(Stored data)
────────────────

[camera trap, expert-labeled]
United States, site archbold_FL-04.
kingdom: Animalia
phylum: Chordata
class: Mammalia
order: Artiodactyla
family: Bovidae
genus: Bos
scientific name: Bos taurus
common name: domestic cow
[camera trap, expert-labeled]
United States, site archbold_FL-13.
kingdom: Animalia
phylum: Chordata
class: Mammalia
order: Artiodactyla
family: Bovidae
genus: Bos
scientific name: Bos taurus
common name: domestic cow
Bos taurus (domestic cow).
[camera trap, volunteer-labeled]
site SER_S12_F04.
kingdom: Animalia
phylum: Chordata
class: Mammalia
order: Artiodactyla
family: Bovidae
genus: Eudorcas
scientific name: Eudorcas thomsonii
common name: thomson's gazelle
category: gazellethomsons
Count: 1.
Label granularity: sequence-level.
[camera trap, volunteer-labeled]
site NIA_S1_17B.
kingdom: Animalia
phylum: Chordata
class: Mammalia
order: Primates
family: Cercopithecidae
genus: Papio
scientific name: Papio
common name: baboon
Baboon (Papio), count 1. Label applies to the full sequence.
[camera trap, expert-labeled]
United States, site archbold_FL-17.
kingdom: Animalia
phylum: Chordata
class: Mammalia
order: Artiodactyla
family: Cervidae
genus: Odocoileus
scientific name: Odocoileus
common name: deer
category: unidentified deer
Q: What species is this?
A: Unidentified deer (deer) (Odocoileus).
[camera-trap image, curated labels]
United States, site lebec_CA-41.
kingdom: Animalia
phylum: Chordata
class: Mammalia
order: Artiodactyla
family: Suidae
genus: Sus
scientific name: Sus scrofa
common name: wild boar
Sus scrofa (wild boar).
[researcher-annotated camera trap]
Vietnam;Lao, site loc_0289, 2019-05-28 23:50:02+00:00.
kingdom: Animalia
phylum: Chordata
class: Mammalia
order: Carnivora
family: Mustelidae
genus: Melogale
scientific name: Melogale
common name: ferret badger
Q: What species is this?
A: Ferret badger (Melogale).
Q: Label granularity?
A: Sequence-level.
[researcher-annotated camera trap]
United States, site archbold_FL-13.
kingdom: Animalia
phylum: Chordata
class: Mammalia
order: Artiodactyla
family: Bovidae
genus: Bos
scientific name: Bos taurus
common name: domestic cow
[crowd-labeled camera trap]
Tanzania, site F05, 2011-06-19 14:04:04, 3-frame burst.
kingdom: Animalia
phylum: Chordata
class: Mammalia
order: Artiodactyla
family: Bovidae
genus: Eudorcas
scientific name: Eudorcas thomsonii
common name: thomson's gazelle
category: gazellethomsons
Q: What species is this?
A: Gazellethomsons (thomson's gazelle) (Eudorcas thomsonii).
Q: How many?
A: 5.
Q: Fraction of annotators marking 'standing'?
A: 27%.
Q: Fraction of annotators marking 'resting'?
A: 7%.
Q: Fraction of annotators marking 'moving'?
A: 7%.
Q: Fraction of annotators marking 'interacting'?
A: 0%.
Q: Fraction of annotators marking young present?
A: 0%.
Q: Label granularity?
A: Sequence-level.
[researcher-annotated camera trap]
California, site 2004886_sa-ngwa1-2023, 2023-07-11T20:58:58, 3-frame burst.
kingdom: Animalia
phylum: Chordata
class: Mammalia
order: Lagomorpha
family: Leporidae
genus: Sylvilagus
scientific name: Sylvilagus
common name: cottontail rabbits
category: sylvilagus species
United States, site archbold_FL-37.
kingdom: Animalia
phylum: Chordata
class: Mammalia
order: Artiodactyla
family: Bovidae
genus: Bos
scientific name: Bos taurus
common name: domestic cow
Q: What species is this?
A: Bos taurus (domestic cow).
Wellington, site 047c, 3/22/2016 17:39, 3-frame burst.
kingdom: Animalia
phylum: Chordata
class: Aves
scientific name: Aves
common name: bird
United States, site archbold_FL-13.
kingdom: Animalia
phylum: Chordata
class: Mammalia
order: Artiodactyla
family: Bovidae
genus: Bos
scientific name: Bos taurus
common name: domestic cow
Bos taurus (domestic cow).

────────────────

▶ WHAT IS NEEDED
The answer consists of the lines above that include the word "frame", each copied exactly.

▶ PROBLEM SOLUTION
Tanzania, site F05, 2011-06-19 14:04:04, 3-frame burst.
California, site 2004886_sa-ngwa1-2023, 2023-07-11T20:58:58, 3-frame burst.
Wellington, site 047c, 3/22/2016 17:39, 3-frame burst.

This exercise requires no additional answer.